映画『神様のカルテ』

公開された「神様のカルテ」見てきました。本で読んだときより感動したのは、映画に流れるテーマ曲が『辻井伸行』さんによるものだったせいなのか、それとも信州の松本が舞台で、慣れ親しんでいる景色を映像として見て、親近感を感じたからなのか、よく分かりませんが、見終わった後、同じく医療現場にいるものとして感じるものがありました。
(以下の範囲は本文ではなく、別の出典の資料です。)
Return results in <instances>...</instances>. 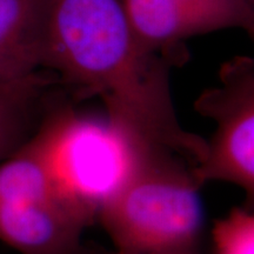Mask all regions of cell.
I'll list each match as a JSON object with an SVG mask.
<instances>
[{
    "mask_svg": "<svg viewBox=\"0 0 254 254\" xmlns=\"http://www.w3.org/2000/svg\"><path fill=\"white\" fill-rule=\"evenodd\" d=\"M170 58L142 45L120 0H41V68L75 99L100 98L107 129L124 147L165 148L194 167L207 140L180 125Z\"/></svg>",
    "mask_w": 254,
    "mask_h": 254,
    "instance_id": "6da1fadb",
    "label": "cell"
},
{
    "mask_svg": "<svg viewBox=\"0 0 254 254\" xmlns=\"http://www.w3.org/2000/svg\"><path fill=\"white\" fill-rule=\"evenodd\" d=\"M75 114L51 106L36 132L0 164V241L19 254H95L84 241L98 201L77 189L59 165Z\"/></svg>",
    "mask_w": 254,
    "mask_h": 254,
    "instance_id": "7a4b0ae2",
    "label": "cell"
},
{
    "mask_svg": "<svg viewBox=\"0 0 254 254\" xmlns=\"http://www.w3.org/2000/svg\"><path fill=\"white\" fill-rule=\"evenodd\" d=\"M193 166L159 147L124 148L119 176L98 201L99 221L125 254L195 253L204 208Z\"/></svg>",
    "mask_w": 254,
    "mask_h": 254,
    "instance_id": "3957f363",
    "label": "cell"
},
{
    "mask_svg": "<svg viewBox=\"0 0 254 254\" xmlns=\"http://www.w3.org/2000/svg\"><path fill=\"white\" fill-rule=\"evenodd\" d=\"M220 86L199 95L194 109L217 124L207 141V154L192 168L202 187L209 182L233 184L244 190L247 207L254 199V60L234 57L222 64Z\"/></svg>",
    "mask_w": 254,
    "mask_h": 254,
    "instance_id": "277c9868",
    "label": "cell"
},
{
    "mask_svg": "<svg viewBox=\"0 0 254 254\" xmlns=\"http://www.w3.org/2000/svg\"><path fill=\"white\" fill-rule=\"evenodd\" d=\"M133 31L152 52L173 57L184 40L225 28L254 30L253 0H120Z\"/></svg>",
    "mask_w": 254,
    "mask_h": 254,
    "instance_id": "5b68a950",
    "label": "cell"
},
{
    "mask_svg": "<svg viewBox=\"0 0 254 254\" xmlns=\"http://www.w3.org/2000/svg\"><path fill=\"white\" fill-rule=\"evenodd\" d=\"M41 0H0V84L39 74Z\"/></svg>",
    "mask_w": 254,
    "mask_h": 254,
    "instance_id": "8992f818",
    "label": "cell"
},
{
    "mask_svg": "<svg viewBox=\"0 0 254 254\" xmlns=\"http://www.w3.org/2000/svg\"><path fill=\"white\" fill-rule=\"evenodd\" d=\"M53 80L43 72L24 81L0 84V164L36 132L51 107L44 97Z\"/></svg>",
    "mask_w": 254,
    "mask_h": 254,
    "instance_id": "52a82bcc",
    "label": "cell"
},
{
    "mask_svg": "<svg viewBox=\"0 0 254 254\" xmlns=\"http://www.w3.org/2000/svg\"><path fill=\"white\" fill-rule=\"evenodd\" d=\"M215 254H254V214L250 207H234L213 227Z\"/></svg>",
    "mask_w": 254,
    "mask_h": 254,
    "instance_id": "ba28073f",
    "label": "cell"
},
{
    "mask_svg": "<svg viewBox=\"0 0 254 254\" xmlns=\"http://www.w3.org/2000/svg\"><path fill=\"white\" fill-rule=\"evenodd\" d=\"M95 254H125V253H122V252H119V251H116V250H107V249H104V247H101V246L95 245ZM187 254H195V253H187Z\"/></svg>",
    "mask_w": 254,
    "mask_h": 254,
    "instance_id": "9c48e42d",
    "label": "cell"
}]
</instances>
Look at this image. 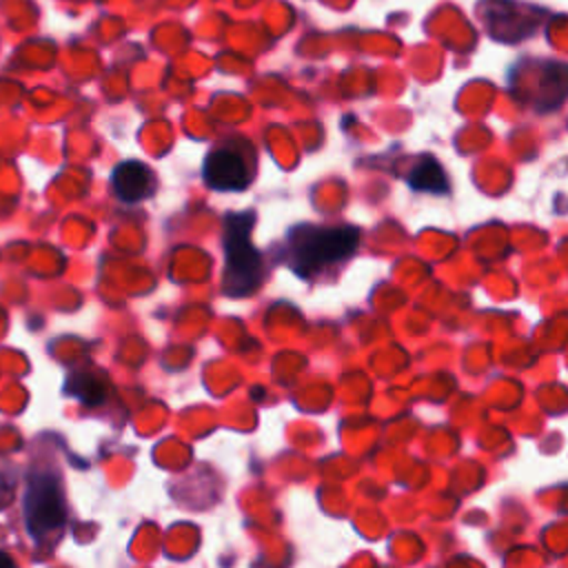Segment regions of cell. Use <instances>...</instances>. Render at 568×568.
Listing matches in <instances>:
<instances>
[{
  "label": "cell",
  "instance_id": "8992f818",
  "mask_svg": "<svg viewBox=\"0 0 568 568\" xmlns=\"http://www.w3.org/2000/svg\"><path fill=\"white\" fill-rule=\"evenodd\" d=\"M497 4L504 11V16H508V20L486 22L493 38H497V40H521V38H526L535 31L537 13L530 7H519V4L506 2V0H497Z\"/></svg>",
  "mask_w": 568,
  "mask_h": 568
},
{
  "label": "cell",
  "instance_id": "52a82bcc",
  "mask_svg": "<svg viewBox=\"0 0 568 568\" xmlns=\"http://www.w3.org/2000/svg\"><path fill=\"white\" fill-rule=\"evenodd\" d=\"M408 184L415 191H424V193H433V195H442L448 193V178L444 166L433 158V155H424L408 173Z\"/></svg>",
  "mask_w": 568,
  "mask_h": 568
},
{
  "label": "cell",
  "instance_id": "6da1fadb",
  "mask_svg": "<svg viewBox=\"0 0 568 568\" xmlns=\"http://www.w3.org/2000/svg\"><path fill=\"white\" fill-rule=\"evenodd\" d=\"M359 246V229L355 226H320L297 224L288 233V266L300 275H317L324 268L348 260Z\"/></svg>",
  "mask_w": 568,
  "mask_h": 568
},
{
  "label": "cell",
  "instance_id": "5b68a950",
  "mask_svg": "<svg viewBox=\"0 0 568 568\" xmlns=\"http://www.w3.org/2000/svg\"><path fill=\"white\" fill-rule=\"evenodd\" d=\"M111 186H113V193L118 195V200H122L126 204H135L153 193L155 175L144 162L126 160L113 169Z\"/></svg>",
  "mask_w": 568,
  "mask_h": 568
},
{
  "label": "cell",
  "instance_id": "3957f363",
  "mask_svg": "<svg viewBox=\"0 0 568 568\" xmlns=\"http://www.w3.org/2000/svg\"><path fill=\"white\" fill-rule=\"evenodd\" d=\"M67 521V501L55 475L38 470L29 475L24 493V524L29 535L40 541Z\"/></svg>",
  "mask_w": 568,
  "mask_h": 568
},
{
  "label": "cell",
  "instance_id": "ba28073f",
  "mask_svg": "<svg viewBox=\"0 0 568 568\" xmlns=\"http://www.w3.org/2000/svg\"><path fill=\"white\" fill-rule=\"evenodd\" d=\"M0 568H16L13 559L7 552H2V550H0Z\"/></svg>",
  "mask_w": 568,
  "mask_h": 568
},
{
  "label": "cell",
  "instance_id": "277c9868",
  "mask_svg": "<svg viewBox=\"0 0 568 568\" xmlns=\"http://www.w3.org/2000/svg\"><path fill=\"white\" fill-rule=\"evenodd\" d=\"M253 171L246 160L231 149H215L204 160V180L215 191H244L251 184Z\"/></svg>",
  "mask_w": 568,
  "mask_h": 568
},
{
  "label": "cell",
  "instance_id": "7a4b0ae2",
  "mask_svg": "<svg viewBox=\"0 0 568 568\" xmlns=\"http://www.w3.org/2000/svg\"><path fill=\"white\" fill-rule=\"evenodd\" d=\"M255 222L257 217L253 211H237V213L224 215L222 288L231 297L251 295L262 284V277H264V257L251 242Z\"/></svg>",
  "mask_w": 568,
  "mask_h": 568
}]
</instances>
人がこの世に生まれてくるとき、見守られ、多くの人に祝福されて生まれてくることが多いと思いますが、一方、この世を去るときには、一人暮らしであったり、療養生活をしていたりすると、なかなか家族に見守られて送られるという光景は少なくなってしまった気がします。オギャーと生まれてより後、人はそれぞれ固有の様々な経験を経て、喜怒哀楽を味わいます。失敗や挫折で悩み苦しみ、成功で喜び、人の優しさに感動し、未知なる出会いにトキメキます。出会いの喜びと別れの悲しさを味わい、悩みや苦しみに魂を鍛えられ、年老いて去っていきます。櫻井翔演じる『医師栗原一止』が、末期がん患者さんの最期を送り、御嶽荘の玄関先に座り泣いているシーンは、医師として多くの患者さんを見送っている人に特有の深い悲しみ、無力感でもあり、同時に、末期がんの患者さんから頂いた手紙に込められた感謝の思いに、報われた思いと安堵感による涙だったのかもしれないと思いました。

医療がどんなに頑張っても、生老病死というこの法則の元に、死と対決することはできません。できることは、生命がある限り、その生命が最期まで光を失うことなく小さな光でも輝いていられるようにすることが、医療者がとるべき立場なのかもしれません。この映画には消化器系の患者さんが出てきますが、当院のように精神科における認知症病棟に入院している患者さんの苦しみとは違うように思います。認知症の患者さんは、自分の年齢が分からなくなります。今日何日か分からなくなります。毎日家族が会いに行ったとしても、来たことを忘れています。家族は、以前の姿を知っているので、そのギャップに苦しみ悲しみます。コミュニケーションがスムーズにできることは、認知症の家族をもって初めて、幸せなことだったと気づきます。家族は、老いの意味を知ります。家族は悲しむのですが、患者さんにとっては、自分の役割がなくなり、仕事がなくなり、自分の存在意義が不明確になった悲しみを「忘れる」ということで自己防衛しているのかも知れません。それでも、家族は一緒に共に過ごした記憶の引き出しから、共感できる時間を作り出そうと努力します。わずかな時間に、甦った記憶を元に会話を楽しみ、一緒に過ごした時間に感謝をします。患者さんと関わる看護師の対応は、患者さんの心の安定にどれだけ影響を与えることでしょう。緩やかに流れる最期の時間が少しでも穏やかであるように、祈りにも似た気持ちで接しています。

医師夏川草介さんの小説ですが、患者さんにとっての幸せって何だろうと考えるきっかけを与えてくれた映画でした。時間があったら、是非見に行ってください。ちなみに、夏川草介という名前はどっかで聞いたことがあるなあ・・・と思っていたら、某総合病院の院長先生のお名前から取ったと知りました。縁のある映画を見させていただきました。